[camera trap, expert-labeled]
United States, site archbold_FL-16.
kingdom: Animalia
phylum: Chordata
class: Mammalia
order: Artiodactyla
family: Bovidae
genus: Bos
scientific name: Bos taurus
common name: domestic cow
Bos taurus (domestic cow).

## Exercise requirements
Copy out, exactly as written, the line that contains "United States, site archbold_FL-16." along with every line that comes after it in the material above, and nothing else.

## Task output
United States, site archbold_FL-16.
kingdom: Animalia
phylum: Chordata
class: Mammalia
order: Artiodactyla
family: Bovidae
genus: Bos
scientific name: Bos taurus
common name: domestic cow
Bos taurus (domestic cow).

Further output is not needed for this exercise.